Denver, there oughta be a law
You've heard the phrase, "There oughta be a law ... ." Well, it turns out there's not. That's why the city attorney bit his tongue the other day and decided to dismiss charges against 230 protesters who blocked last year's Columbus Day parade.
We think there oughta be a law that protects the right of lawful assembly. The state does have such a statute on the books and Denver should adopt a municipal ordinance to serve a similar purpose in Denver.
Last week, eight leaders of the Oct. 9 Columbus Day protest were acquitted by a jury on charges of failing to obey a lawful police order. Then, on Monday, County Judge Kathleen Bowers dismissed loitering charges against 75 of the protesters. County Judges Aleene Ortiz-White and Doris Burd earlier had dismissed the loitering charges in other cases. The protesters were charged with loitering in the first place because the city has no ordinance that forbids blocking a roadway or interfering with a lawful event. According to City Attorney Cole Finegan, officials are now looking into drafting laws to cover such contingencies.
Under state statute, it is a misdemeanor for a party without authority to obstruct a highway, street, sidewalk or other place used for passage of people, vehicles or conveyances and to disobey a reasonable request to move from a peace officer, firefighter or other person with authority to control the premises.
Also, it is a misdemeanor under state law to disrupt a lawful assembly, which includes any lawful meeting, procession or gathering, by "significantly" obstructing or interfering with the event by "physical action, verbal utterance, or any other means."
The protesters blocked the Columbus Day parade for about 90 minutes. Once it got going, the parade itself only lasted about a quarter of an hour.
Native American and other protesters consider the Columbus Day celebration to be hate speech, contending that Columbus was a slave trader and a killer of Indians. "Our position about Columbus Day - they are not allegations," Glenn Morris said during a press conference Tuesday. "They are not charges against Columbus. What we say about Columbus is historical fact. When I read in the newspaper that we 'allege' or we 'charge' that Columbus engaged in a genocide, that's tantamount to saying that blacks, African-Americans in this country, 'allege' that there was slavery. That's tantamount to saying that Jews 'allege' that 6 million people were killed by Hitler."
The jury saw the case in a political light.
Foreman Eric Ruderman, a lawyer, said the main reason for the acquittals was that the parade contained "strong elements of ethnic intimidation" aimed at Native Americans. "The protesters stood up for what was right," Ruderman said.
Morris, a professor at the University of Colorado at Denver and a Native American activist, called for the city to work toward abolition of Columbus Day and also to "create an example for Denver, for the state of Colorado and for the country that time for acrimonious, hate-filled cultural celebrations is over." Instead, Morris urged "truly respectful, multiracial, multicultural celebrations that everyone can embrace."
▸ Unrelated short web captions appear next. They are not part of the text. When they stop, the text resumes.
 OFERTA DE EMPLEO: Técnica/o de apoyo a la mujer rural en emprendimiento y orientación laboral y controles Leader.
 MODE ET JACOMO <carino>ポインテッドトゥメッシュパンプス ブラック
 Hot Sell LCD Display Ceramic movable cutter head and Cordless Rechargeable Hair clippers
Fellow protester and CU-Boulder professor Ward Churchill told the gathering that the First Amendment doesn't protect hate speech, citing a 2003 U.S. Supreme Court ruling that allows states to ban cross burnings. But burning a cross with the intent to intimidate or instill fear is a far cry from Italian-Americans marching and dancing the tarantella to honor an explorer they consider a hero.
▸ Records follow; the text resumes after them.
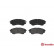 Brake Pad Set, disc brake P 24 086 Brembo, Thumbnail 2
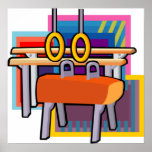 Bright Colourful Gymnastics Poster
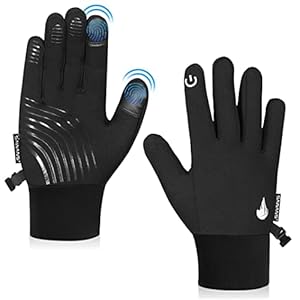 Winter Cycling Running Warm Gloves Men Women Touchscreen Thermal Windproof Anti Slip Driving Sports Outdoor Bike Gloves Hiking Ski Climbing Riding Walking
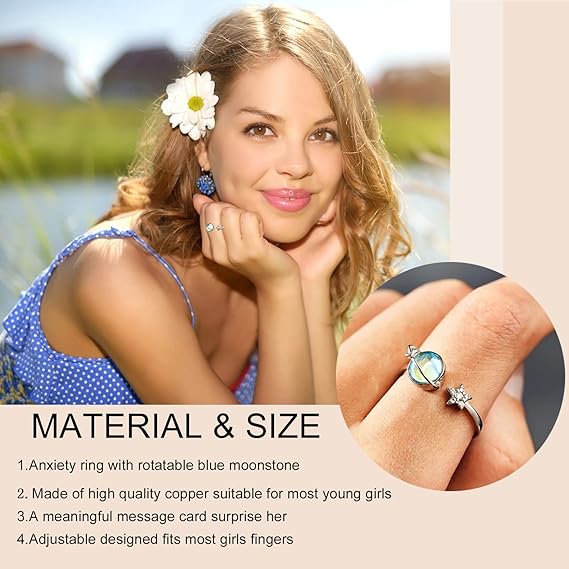 💙 My Dear Daughter Ring — A Message She’ll Carry Forever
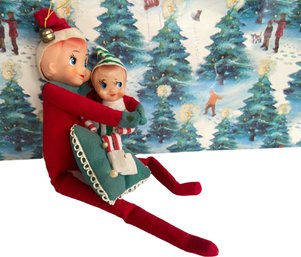 Fabulous 1950s Christmas Collection - Is This The Original Elf On The Shelf?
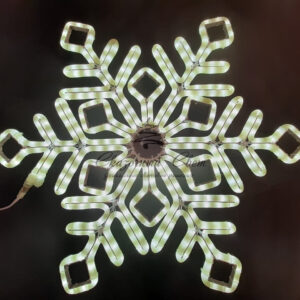 Светодиодная снежинка ПРЕМИУМ, 70 см, матовая белая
The First Amendment is intended to protect unpopular and offensive ideas and expression. If free speech is to have any meaning, the rights of the Columbus Day parade organizers must be respected - along with the protesters' rights to peacefully protest.
The issue involves more than the Sons of Italy-New Generation's rights - it involves any group with a lawful parade permit. There oughta be a law to protect lawful assembly in Denver - and the city council should lose no time in writing one.